At last we have hibernated the cooling fans for the season and started focusing on getting warm.

By Barry Clugston

Barry's Corner - feature photo

Although the nights have been cold, the days have been pleasant outside work-wise.

This is a testing time for much of our wildlife as they often need to change their diets and find a comfortable spot to shelter out of the bleak conditions.

Lizards, goannas, snakes and smaller lizards will make use of burrows, tree bark, haystacks, hollows in posts or fallen branches.

Once the heat goes out of the season, reptiles do not operate so well.

They need to have fattened up a bit to sustain them through the cool times.

Not many birds have a hibernation process - a lot make an escape trip and move to warmer districts instead, some even going for a circuit around the globe and returning in a few months to nest or rest.

Originally the large cockatoos would move shorter distances, but they have settled in to farms and towns because there they can find food readily.

This time of year used to be a harsh time and starvation would kill a few off.

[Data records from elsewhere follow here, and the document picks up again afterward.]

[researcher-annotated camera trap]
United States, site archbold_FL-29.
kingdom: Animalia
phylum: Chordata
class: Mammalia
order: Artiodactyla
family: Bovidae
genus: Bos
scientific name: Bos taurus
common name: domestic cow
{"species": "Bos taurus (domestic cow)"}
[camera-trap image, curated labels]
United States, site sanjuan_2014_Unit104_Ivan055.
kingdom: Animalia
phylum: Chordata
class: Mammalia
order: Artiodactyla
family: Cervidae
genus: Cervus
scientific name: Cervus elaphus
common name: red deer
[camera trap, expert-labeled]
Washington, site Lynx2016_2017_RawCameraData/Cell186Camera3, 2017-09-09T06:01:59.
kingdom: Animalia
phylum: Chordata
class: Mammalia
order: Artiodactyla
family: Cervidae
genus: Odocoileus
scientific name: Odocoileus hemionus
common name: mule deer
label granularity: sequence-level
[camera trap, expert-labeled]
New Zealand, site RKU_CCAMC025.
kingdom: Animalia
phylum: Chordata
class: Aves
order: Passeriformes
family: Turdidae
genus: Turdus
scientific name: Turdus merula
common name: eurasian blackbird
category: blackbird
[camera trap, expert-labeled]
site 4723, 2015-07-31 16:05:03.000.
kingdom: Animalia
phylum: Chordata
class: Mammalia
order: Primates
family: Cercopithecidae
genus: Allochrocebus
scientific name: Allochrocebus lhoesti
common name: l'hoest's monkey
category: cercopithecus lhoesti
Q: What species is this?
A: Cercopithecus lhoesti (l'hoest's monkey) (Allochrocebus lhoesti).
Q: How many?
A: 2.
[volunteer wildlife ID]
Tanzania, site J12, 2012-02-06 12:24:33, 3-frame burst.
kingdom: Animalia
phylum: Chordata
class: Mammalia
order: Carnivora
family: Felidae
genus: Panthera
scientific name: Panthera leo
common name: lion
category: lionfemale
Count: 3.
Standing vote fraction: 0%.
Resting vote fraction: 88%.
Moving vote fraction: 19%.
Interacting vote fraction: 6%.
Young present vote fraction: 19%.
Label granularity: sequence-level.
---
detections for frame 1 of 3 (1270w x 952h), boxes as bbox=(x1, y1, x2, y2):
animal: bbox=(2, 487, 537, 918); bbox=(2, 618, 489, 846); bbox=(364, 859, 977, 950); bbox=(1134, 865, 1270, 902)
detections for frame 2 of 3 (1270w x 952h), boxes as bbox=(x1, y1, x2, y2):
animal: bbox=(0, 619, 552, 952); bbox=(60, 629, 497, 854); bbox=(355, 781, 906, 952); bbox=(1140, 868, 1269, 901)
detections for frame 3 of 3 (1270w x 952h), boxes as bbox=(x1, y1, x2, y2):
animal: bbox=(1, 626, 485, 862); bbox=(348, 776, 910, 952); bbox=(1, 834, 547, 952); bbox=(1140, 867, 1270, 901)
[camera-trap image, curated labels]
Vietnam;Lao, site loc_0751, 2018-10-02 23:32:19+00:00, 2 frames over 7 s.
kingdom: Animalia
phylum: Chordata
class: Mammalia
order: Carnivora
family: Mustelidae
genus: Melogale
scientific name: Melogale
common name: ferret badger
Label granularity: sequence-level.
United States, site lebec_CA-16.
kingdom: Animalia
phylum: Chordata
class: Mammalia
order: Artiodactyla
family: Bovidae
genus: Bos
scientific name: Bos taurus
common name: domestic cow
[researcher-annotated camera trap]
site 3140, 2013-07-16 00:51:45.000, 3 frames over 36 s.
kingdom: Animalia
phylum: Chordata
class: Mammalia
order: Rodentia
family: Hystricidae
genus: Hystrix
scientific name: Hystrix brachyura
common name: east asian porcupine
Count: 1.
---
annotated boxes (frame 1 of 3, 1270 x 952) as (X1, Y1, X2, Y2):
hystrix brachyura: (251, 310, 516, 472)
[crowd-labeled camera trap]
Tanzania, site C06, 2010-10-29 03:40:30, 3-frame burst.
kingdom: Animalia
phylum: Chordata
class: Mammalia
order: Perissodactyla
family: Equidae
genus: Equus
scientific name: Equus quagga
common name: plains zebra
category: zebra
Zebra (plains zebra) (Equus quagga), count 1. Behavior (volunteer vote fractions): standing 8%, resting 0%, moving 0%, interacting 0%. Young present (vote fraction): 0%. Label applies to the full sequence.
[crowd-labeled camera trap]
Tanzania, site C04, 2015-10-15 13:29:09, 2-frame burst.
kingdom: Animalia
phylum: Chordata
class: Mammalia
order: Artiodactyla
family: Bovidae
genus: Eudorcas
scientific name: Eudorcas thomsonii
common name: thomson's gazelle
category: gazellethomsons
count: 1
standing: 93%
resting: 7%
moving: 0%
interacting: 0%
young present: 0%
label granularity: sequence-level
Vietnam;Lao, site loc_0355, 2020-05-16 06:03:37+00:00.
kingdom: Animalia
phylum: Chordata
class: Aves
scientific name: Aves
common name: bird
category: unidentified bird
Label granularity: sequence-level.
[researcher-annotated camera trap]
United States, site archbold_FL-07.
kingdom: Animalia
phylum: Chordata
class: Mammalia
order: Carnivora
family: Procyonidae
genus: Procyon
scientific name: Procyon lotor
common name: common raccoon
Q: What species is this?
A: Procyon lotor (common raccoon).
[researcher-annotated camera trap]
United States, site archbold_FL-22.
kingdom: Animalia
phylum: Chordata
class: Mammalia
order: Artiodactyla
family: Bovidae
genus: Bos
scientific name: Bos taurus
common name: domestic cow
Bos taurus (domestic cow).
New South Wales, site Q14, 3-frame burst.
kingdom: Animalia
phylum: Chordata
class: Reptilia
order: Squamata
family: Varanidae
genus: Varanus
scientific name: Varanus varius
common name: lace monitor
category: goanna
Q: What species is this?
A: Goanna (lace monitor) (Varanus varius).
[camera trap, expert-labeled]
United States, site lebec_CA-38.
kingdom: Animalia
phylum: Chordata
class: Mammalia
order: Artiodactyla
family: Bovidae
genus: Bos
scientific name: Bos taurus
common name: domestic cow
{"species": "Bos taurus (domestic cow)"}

Now corellas, cockatoos and galahs can find onion weed all over the place - their diggings can leave an area like a fallow paddock as they hunt for the corm a few centimetres below the soil surface that can be dug out by strong beaks.

Onion grass is not much value as livestock feed and in fact can ball up in the stomach if it cannot
be digested and cause the animal some grief.

Spilt grain or seeds can attract birds so farm hygiene is crucial.

Mammals have fewer concerns in winter because they grow a thicker coat that allows them to tolerate bleak days.

Even if there is shelter nearby, kangaroos and wallabies rarely make use of it and will stand stoically out in the weather.

Bats slow down in winter and find a hollow where they can cluster together to generate some warmth.

There are fewer bat-food insects flying in the cold.